■ Tarefas a fazer:
- 1) Redigite o trecho do texto sobre o comunismo lisérgico que vai de "Comunismo Lisérgico é o" até "da vida cotidiana.", incluindo este último.
- 2) Por favor, escreva a continuação do texto sobre o comunismo lisérgico, começando logo após a última frase apresentada.

■ Texto fornecido:
☆ ☆ ☆

Comunismo Lisérgico é o nome que eu dei a esse espectro. O conceito de comunismo lisérgico é uma provocação e uma promessa. Ele aponta para algo que, em algum momento, pareceu inevitável, mas que agora parece impossível: a convergência entre a consciência de classe, a conscientização socialista-feminista e a consciência psicodélica, a fusão de novos movimentos sociais com um projeto comunista, uma estetização sem precedentes da vida cotidiana.
A expressão “comunismo lisérgico” se refere ao mesmo tempo a acontecimentos históricos reais e a uma confluência virtual que ainda não aconteceu no mundo real. Formações sociais reais são formadas por formações potenciais cuja realização elas procuram impedir. As digitais de “um mundo que poderia ser livre” podem ser detectadas nas próprias estruturas de um mundo de realismo capitalista que faz da liberdade impossível.
A finada crítica cultural Ellen Willis disse que as transformações imaginadas pela contracultura necessitariam de “uma revolução social e psíquica de uma magnitude quase inconcebível” (10). É muito difícil, nos nossos tempos mais esvaziados, recriar a confiança da contracultura de que tal “revolução social e psíquica” poderia não apenas acontecer, mas que já estava no processo de se desdobrar. Mas nós precisamos agora retornar a um tempo em que a perspectiva da liberação universal parecia iminente.
O fim das deprimentes manhãs de segunda-feira
Vamos começar com um momento que é mais evocativo por causa da sua aparente modéstia:
Era julho de 1966 e eu tinha acabado de fazer nove anos. Estávamos passando as férias nos Broads e a minha família havia recentemente tomado posse de um cruzador de madeira que seria a nossa casa flutuante pela próxima quinzena. Ele se chamava The Constellation e, enquanto meu irmão e eu incansavelmente explorávamos as beliches e as escotilhas encortinadas da nossa cabine construída na proa do barco, a perspectiva do que do que estaria por vir era como uma força vital irradiando de nós como os raios de um sol de cartum. […] Eu […] subi o barco e me posicionei em uma pequena área da popa. No caminho, eu peguei o pequeno rádio transistor branco e rosa da Sanyo da minha irmã Sharon e liguei ele. Eu olhei para o céu azul e limpo do meio da tarde. “River Deep, Mountain High” de Ike e Tina Turner estava tocando e uma espécie de transe arrebatador caiu sobre mim. Do ilimitado céu azul olhei para baixo para a esteira agitada, cheia de pequenos cristais, que nosso barco criava enquanto nós seguíamos em frente, e nesse momento, “River Deep”deu lugar à minha música favorita do período: “Bus Stop”, dos Hollies. Enquanto o floreio de falsa guitarra flamenca que marca o começo da canção surgia por sobre o profundo murmúrio do motor do Constellation, eu olhei para as águas agitadas e disse em voz alta, mas para mim mesmo, “isso está acontecendo agora. ISSO está acontecendo agora.” (11)

☆ ☆ ☆

■ Trechos dos registros:
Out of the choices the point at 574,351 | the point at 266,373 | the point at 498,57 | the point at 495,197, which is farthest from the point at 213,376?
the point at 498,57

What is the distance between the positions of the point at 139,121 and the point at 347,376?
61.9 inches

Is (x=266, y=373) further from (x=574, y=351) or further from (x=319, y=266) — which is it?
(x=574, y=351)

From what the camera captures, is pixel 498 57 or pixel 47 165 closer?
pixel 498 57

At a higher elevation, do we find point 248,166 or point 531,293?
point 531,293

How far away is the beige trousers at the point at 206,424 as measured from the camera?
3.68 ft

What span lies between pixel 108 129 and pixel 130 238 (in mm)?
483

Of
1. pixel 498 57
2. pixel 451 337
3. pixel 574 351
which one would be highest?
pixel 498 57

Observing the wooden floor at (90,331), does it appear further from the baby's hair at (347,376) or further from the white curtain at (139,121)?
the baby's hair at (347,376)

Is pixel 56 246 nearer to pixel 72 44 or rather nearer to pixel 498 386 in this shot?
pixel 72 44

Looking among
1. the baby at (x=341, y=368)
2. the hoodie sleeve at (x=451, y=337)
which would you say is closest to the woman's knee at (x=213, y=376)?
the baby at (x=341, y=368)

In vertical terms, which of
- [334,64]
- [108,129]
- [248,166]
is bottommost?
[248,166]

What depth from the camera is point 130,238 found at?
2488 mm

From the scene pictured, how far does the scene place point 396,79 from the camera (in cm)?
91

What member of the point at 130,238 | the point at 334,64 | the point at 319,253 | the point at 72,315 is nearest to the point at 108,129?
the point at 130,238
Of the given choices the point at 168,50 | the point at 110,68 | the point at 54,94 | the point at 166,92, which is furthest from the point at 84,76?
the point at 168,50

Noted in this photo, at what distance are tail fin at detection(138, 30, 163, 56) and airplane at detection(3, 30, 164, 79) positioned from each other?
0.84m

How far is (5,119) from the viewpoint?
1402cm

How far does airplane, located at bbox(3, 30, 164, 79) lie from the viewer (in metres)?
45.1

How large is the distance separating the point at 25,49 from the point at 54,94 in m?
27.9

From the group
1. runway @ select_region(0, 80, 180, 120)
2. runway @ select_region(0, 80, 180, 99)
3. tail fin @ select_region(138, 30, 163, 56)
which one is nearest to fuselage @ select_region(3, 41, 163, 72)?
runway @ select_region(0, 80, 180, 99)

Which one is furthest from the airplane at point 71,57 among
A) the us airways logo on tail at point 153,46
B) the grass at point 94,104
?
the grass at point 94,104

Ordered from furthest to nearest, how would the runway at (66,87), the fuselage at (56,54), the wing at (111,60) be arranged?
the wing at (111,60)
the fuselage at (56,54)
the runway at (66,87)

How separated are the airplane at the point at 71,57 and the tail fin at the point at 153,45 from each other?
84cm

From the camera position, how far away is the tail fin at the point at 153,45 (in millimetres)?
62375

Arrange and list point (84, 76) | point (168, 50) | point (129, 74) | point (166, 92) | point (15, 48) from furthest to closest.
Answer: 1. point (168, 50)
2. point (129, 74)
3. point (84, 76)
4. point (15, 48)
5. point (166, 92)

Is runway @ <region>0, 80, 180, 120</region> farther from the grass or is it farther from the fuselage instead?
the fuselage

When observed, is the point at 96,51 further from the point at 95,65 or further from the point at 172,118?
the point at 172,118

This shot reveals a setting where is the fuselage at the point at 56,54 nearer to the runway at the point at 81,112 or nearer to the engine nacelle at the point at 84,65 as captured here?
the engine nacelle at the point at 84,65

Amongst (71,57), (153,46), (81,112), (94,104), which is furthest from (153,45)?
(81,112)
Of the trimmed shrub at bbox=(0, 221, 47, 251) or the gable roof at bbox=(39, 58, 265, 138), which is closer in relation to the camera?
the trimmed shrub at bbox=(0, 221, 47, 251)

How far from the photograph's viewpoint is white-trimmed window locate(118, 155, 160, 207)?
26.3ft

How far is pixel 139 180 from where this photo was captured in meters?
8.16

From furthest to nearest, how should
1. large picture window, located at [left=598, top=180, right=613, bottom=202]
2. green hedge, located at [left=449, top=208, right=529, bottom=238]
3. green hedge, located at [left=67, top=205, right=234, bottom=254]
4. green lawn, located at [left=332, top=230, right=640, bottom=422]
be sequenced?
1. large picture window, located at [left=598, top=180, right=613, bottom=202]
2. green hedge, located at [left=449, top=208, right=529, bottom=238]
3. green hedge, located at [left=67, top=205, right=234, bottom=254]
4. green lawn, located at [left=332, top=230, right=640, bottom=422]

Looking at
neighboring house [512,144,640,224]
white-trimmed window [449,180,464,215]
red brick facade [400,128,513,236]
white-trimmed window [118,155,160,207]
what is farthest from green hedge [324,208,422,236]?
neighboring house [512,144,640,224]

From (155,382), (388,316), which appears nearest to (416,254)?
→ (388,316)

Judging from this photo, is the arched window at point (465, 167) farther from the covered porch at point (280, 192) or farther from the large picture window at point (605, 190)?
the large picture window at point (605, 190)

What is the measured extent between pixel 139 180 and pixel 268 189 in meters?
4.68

☆ ☆ ☆

■ Respostas em ordem:
- 1)
Comunismo Lisérgico é o nome que eu dei a esse espectro. O conceito de comunismo lisérgico é uma provocação e uma promessa. Ele aponta para algo que, em algum momento, pareceu inevitável, mas que agora parece impossível: a convergência entre a consciência de classe, a conscientização socialista-feminista e a consciência psicodélica, a fusão de novos movimentos sociais com um projeto comunista, uma estetização sem precedentes da vida cotidiana.

- 2)
Esse relato vem do livro Going To Sea in a Sieve (“Indo ao Mar num Coador”, em tradução livre), com as memórias do escritor e comunicador Danny Baker. Não é preciso dizer que isso não era nada mais que uma Polaroid, uma imagem saturada pelo sol de um período que contêm mais do que o suficiente de tristeza e horror. Os 1960 não foram uma utopia acabada, da mesma forma que as oportunidades que estavam à frente para Barker não estariam disponíveis para a maior parte das pessoas da classe trabalhadora. De maneira semelhante, seria fácil considerar os devaneios de Baker certa nostalgia pela infância perdida, o tipo de memórias douradas que praticamente qualquer um, em qualquer período histórico ou origem social pudesse guardar.
Ainda assim, há algo muito específico sobre esse momento, algo que significa que poderia ter acontecido apenas ali. Podemos enumerar alguns dos fatores que o fazem único: um senso de segurança social e existencial que permitia a famílias da classe trabalhadora a tirar férias; o papel da nova tecnologia como os rádios de transistor teve em, ao mesmo tempo, conectar grupos com o mundo exterior e os permitir a regalarem-se com o momento, um momento que era em si, de certa forma, exorbitantemente suficiente; a maneira que novas músicas – músicas que não eram possíveis de serem imaginadas alguns meses antes, quem dirá anos – poderiam cristalizar e amplificar essa cena como um todo, impregnando a cena com um senso de otimismo casual mas não complacente, o senso de que o mundo estava melhorando.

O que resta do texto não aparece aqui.